### Stated task
Reproduce exactly the lines from the one containing "Looking over" through the end of the listing, minus the pictures.
-- Begin Records provided --
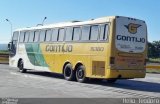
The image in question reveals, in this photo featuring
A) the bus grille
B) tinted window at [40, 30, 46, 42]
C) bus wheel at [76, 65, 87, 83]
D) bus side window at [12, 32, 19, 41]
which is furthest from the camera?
bus side window at [12, 32, 19, 41]

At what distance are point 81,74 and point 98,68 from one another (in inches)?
61.4

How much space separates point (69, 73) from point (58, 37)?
248 cm

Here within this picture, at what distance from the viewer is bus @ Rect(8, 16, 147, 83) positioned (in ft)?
62.2

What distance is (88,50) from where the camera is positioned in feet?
66.9

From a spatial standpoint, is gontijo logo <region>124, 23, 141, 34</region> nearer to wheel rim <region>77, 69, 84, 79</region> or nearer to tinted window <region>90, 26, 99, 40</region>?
tinted window <region>90, 26, 99, 40</region>

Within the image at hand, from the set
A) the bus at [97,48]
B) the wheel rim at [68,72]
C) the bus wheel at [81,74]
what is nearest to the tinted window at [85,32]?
the bus at [97,48]

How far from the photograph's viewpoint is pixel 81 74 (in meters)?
20.8

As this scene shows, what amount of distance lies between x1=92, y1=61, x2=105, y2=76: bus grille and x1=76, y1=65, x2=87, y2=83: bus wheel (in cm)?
92

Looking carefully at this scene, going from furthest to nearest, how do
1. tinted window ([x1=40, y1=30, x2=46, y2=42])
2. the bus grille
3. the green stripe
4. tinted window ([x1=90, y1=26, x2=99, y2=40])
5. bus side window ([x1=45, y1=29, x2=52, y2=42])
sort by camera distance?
the green stripe
tinted window ([x1=40, y1=30, x2=46, y2=42])
bus side window ([x1=45, y1=29, x2=52, y2=42])
tinted window ([x1=90, y1=26, x2=99, y2=40])
the bus grille

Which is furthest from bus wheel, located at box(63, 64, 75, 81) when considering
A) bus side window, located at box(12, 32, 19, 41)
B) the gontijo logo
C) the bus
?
bus side window, located at box(12, 32, 19, 41)

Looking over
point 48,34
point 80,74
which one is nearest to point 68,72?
point 80,74

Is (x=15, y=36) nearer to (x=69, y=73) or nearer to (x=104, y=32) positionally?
(x=69, y=73)

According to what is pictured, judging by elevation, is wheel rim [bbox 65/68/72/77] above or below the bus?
below

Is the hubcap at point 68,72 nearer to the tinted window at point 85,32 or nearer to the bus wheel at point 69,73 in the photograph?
the bus wheel at point 69,73
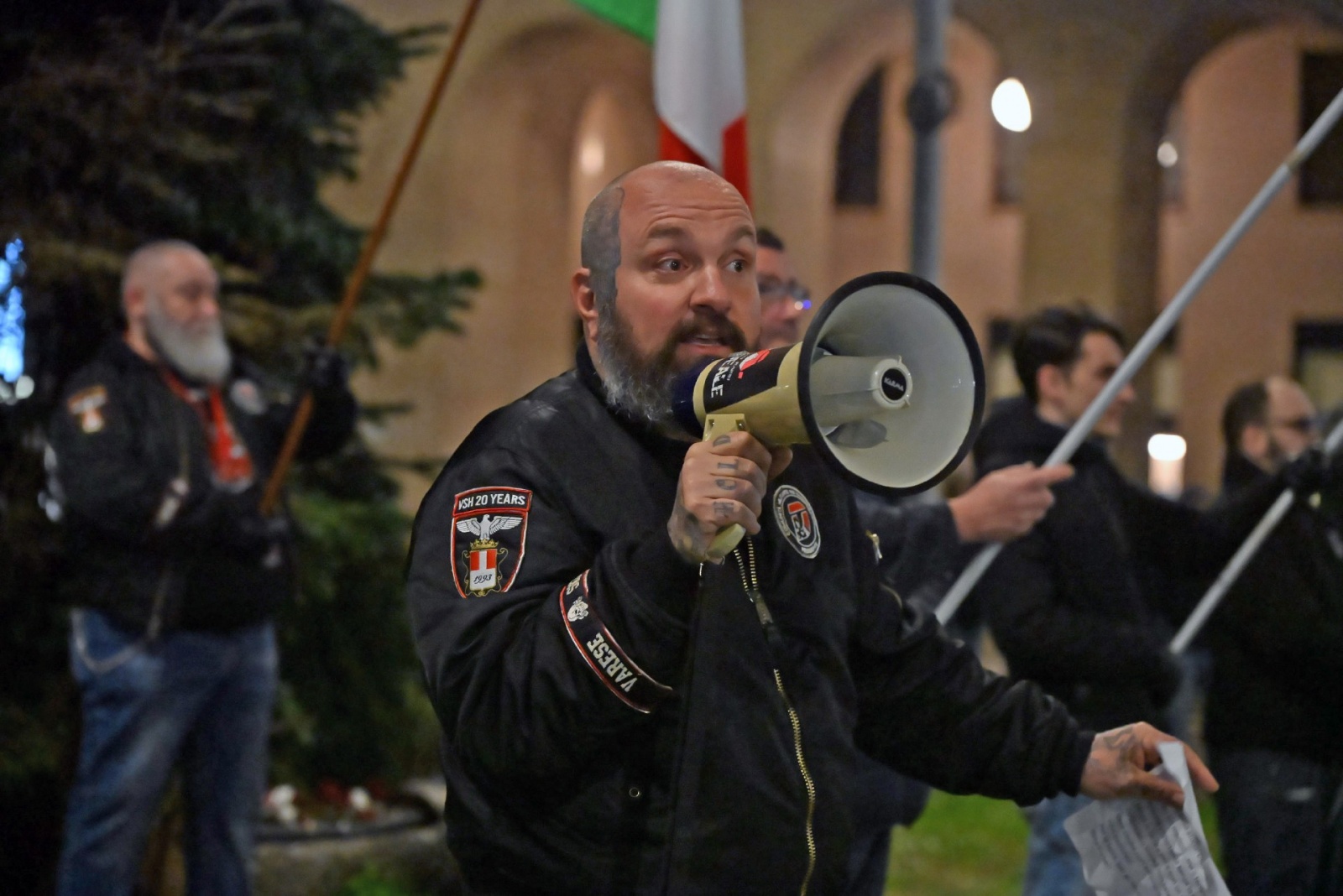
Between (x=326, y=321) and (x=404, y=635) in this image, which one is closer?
(x=326, y=321)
-- End Records provided --
### In response
Looking over
point 48,34
point 80,74
which one is nearest to point 68,72?
point 80,74

Is (x=15, y=36) nearer to (x=69, y=73) or nearer to (x=104, y=32) positionally?
(x=69, y=73)

According to what is pictured, judging by elevation, is wheel rim [bbox 65/68/72/77] above or below the bus?
below

Is the hubcap at point 68,72 nearer to the tinted window at point 85,32 or nearer to the bus wheel at point 69,73 in the photograph?
the bus wheel at point 69,73
Between (x=326, y=321) and (x=404, y=635) in this image, which one is closer?
(x=326, y=321)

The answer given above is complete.